Material shown
+===+
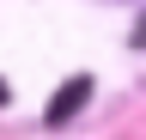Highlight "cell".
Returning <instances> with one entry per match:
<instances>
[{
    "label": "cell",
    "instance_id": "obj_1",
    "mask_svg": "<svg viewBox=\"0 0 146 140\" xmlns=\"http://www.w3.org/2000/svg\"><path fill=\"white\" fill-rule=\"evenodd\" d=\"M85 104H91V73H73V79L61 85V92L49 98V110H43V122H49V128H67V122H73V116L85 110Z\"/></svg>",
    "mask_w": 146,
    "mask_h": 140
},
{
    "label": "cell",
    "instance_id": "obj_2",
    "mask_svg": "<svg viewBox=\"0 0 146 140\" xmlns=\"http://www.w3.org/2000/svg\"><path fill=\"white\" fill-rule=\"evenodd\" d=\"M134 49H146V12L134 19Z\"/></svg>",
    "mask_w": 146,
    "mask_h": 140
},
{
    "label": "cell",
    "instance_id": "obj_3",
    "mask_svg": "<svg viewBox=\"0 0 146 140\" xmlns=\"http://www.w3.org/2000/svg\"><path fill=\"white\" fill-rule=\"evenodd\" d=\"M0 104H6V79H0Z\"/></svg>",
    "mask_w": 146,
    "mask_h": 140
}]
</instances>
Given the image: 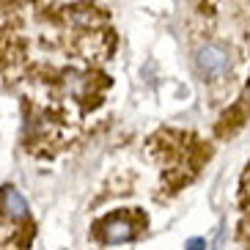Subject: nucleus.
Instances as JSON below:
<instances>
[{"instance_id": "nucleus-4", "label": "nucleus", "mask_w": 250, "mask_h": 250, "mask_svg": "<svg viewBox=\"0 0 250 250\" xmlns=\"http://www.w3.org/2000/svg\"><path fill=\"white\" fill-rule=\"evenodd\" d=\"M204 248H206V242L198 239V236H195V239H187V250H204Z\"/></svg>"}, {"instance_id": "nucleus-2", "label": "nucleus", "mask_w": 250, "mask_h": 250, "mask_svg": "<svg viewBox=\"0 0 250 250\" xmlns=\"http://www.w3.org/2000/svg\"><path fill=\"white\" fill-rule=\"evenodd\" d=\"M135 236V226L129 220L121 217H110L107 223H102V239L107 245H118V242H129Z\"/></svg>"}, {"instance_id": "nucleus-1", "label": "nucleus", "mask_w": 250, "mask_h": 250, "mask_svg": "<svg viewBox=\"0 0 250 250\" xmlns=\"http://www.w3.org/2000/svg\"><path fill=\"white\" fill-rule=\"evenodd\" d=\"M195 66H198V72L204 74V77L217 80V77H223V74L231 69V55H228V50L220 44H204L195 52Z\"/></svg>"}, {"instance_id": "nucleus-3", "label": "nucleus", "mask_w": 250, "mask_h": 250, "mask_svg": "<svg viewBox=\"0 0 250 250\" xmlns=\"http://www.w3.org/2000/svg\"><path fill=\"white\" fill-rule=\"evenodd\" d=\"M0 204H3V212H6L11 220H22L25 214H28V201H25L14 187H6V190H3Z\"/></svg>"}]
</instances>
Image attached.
+===+
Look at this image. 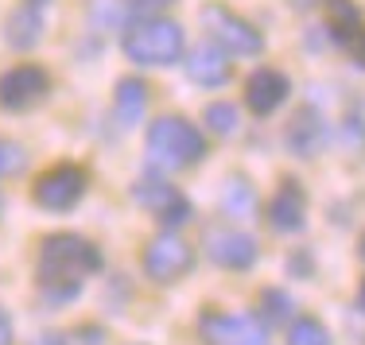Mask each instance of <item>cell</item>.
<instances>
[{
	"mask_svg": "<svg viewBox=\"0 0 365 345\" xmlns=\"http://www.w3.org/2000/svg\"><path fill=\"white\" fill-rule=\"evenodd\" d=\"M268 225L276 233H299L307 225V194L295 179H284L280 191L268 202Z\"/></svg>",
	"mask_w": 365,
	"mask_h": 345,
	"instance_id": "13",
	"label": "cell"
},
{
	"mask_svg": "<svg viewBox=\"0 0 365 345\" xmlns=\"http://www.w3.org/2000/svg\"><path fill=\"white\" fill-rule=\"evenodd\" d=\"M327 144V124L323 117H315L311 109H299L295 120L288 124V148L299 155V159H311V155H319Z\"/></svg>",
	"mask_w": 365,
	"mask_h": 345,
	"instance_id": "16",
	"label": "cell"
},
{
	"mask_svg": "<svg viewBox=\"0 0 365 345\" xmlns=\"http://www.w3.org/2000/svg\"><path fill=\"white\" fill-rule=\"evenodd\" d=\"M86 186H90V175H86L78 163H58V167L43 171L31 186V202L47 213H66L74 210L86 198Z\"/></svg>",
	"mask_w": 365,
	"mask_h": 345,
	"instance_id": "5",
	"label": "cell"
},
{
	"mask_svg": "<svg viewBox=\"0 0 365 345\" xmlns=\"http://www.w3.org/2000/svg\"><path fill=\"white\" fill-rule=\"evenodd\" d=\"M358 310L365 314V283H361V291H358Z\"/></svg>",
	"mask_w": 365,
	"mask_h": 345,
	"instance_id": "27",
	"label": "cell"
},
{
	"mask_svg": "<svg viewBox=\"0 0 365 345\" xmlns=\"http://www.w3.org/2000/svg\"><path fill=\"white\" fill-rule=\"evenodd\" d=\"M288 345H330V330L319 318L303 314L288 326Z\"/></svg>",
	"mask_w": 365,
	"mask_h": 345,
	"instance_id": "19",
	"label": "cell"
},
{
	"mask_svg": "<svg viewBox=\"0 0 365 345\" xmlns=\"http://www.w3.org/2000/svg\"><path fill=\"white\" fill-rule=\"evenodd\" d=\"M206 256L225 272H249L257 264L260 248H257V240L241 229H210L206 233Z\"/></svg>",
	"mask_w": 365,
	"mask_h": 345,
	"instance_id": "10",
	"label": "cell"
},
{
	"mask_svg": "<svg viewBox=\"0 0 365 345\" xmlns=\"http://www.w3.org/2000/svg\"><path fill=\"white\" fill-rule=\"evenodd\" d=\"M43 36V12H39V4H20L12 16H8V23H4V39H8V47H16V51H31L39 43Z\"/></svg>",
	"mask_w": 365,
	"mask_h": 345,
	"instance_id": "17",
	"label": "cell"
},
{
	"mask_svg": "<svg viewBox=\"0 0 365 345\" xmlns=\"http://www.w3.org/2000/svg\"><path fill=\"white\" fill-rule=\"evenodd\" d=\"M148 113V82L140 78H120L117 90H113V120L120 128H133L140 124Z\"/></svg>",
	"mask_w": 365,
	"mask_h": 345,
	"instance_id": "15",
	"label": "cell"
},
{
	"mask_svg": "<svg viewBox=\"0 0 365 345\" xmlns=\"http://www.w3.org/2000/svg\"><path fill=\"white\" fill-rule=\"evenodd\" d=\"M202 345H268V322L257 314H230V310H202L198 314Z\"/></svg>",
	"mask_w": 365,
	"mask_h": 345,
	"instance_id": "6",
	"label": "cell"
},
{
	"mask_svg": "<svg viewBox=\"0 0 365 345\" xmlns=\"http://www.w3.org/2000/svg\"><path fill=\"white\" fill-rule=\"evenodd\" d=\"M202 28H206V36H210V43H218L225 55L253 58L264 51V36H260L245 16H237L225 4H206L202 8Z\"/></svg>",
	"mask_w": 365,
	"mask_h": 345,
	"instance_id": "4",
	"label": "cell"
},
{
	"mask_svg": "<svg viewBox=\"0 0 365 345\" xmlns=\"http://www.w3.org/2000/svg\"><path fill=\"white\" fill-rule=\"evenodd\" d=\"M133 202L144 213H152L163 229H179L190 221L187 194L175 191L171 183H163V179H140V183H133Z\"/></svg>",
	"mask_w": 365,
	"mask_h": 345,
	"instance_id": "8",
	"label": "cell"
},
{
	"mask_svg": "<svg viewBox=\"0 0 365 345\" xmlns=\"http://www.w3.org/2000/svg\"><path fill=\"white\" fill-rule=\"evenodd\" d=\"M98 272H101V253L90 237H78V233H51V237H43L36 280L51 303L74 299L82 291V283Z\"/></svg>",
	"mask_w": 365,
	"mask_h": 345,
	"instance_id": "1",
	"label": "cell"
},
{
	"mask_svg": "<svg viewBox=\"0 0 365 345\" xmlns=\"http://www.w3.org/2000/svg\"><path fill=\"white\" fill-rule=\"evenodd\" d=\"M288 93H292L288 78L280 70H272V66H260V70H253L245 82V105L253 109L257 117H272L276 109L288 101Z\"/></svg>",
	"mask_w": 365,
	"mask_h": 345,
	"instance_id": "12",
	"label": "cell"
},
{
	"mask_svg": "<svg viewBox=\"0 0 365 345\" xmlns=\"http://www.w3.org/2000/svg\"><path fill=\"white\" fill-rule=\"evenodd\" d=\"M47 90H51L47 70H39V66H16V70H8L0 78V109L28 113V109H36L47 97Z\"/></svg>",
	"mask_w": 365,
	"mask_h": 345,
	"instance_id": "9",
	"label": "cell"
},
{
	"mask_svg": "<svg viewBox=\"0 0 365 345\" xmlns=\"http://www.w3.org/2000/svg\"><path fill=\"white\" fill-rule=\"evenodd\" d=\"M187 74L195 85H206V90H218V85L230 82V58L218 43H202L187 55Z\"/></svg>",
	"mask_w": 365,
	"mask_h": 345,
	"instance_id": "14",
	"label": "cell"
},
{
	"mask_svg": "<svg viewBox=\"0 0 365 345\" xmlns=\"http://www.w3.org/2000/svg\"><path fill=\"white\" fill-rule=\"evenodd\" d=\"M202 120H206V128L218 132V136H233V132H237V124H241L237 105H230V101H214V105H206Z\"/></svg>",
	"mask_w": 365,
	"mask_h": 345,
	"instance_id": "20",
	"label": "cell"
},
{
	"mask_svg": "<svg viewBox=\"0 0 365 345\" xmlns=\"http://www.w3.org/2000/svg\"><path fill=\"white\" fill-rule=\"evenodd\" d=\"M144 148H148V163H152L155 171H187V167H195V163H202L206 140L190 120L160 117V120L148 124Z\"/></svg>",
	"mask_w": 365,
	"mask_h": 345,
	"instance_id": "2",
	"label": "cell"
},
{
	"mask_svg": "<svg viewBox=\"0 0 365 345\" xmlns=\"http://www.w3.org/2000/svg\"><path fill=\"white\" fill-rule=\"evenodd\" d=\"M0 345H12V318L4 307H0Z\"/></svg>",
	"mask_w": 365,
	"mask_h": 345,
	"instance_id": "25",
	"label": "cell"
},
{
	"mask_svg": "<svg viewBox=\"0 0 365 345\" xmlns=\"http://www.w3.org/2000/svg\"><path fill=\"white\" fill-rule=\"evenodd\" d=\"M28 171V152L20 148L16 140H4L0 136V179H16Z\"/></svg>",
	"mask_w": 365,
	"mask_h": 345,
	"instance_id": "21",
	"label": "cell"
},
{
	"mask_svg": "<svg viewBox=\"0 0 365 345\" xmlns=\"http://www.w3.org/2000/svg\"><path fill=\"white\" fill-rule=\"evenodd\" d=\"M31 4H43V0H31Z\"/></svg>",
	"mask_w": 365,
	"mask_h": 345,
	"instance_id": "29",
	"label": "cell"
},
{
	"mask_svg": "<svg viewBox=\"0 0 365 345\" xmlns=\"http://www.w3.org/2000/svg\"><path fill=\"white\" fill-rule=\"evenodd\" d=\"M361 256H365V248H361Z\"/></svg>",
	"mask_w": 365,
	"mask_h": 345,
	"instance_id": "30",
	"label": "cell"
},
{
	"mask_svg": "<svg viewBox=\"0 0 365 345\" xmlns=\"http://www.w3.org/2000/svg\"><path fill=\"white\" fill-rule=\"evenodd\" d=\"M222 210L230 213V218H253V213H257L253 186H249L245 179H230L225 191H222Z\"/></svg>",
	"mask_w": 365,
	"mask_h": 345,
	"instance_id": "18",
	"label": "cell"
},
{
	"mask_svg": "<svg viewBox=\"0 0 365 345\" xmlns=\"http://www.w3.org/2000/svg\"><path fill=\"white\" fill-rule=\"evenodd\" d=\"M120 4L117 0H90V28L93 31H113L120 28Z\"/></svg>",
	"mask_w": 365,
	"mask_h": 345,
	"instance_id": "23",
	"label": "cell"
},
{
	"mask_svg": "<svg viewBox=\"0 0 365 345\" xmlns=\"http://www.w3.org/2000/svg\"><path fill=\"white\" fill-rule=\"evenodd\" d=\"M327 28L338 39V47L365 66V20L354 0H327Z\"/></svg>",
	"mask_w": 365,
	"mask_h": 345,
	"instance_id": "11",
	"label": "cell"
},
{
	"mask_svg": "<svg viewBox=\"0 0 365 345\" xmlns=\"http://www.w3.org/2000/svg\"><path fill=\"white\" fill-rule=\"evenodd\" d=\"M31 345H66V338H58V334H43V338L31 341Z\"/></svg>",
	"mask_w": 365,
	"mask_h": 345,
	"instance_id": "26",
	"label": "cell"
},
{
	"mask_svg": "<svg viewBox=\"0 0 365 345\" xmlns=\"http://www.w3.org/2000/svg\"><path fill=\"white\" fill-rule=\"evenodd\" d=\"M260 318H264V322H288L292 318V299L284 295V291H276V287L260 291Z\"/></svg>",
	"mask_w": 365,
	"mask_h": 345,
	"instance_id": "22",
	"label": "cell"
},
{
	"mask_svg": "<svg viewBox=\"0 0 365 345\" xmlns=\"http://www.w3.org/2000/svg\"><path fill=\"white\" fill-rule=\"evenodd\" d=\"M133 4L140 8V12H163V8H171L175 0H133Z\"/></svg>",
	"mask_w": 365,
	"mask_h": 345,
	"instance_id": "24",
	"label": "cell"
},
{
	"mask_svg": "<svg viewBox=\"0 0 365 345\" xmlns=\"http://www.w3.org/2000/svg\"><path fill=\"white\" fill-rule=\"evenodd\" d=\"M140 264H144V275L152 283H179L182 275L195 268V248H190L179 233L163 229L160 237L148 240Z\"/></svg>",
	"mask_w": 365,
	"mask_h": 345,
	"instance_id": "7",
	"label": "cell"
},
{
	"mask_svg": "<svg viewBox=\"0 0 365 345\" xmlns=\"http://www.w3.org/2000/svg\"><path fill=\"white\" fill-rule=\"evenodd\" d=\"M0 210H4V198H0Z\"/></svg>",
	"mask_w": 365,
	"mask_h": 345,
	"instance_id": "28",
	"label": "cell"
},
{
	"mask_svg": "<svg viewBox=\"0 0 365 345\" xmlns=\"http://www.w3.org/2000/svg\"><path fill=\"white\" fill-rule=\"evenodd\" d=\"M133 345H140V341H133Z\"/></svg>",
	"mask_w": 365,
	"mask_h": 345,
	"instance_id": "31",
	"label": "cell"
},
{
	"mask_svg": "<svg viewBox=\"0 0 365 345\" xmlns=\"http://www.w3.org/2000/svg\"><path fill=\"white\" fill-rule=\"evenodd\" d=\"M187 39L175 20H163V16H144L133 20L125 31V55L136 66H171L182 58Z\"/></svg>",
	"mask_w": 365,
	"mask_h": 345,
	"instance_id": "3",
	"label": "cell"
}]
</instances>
+===+
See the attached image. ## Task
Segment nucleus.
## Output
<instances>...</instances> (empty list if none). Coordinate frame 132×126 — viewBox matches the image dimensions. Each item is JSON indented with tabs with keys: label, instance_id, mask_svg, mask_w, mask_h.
+===+
Please convert the lines from the one containing "See the attached image. ## Task" up to and including the one containing "<instances>...</instances> (empty list" into a JSON list of strings, one string per line, leaving out any blank lines.

[
  "See the attached image. ## Task",
  "Segment nucleus.",
  "## Output",
  "<instances>...</instances> (empty list if none). Coordinate frame 132×126 — viewBox matches the image dimensions. Each item is JSON indented with tabs with keys: label, instance_id, mask_svg, mask_w, mask_h."
]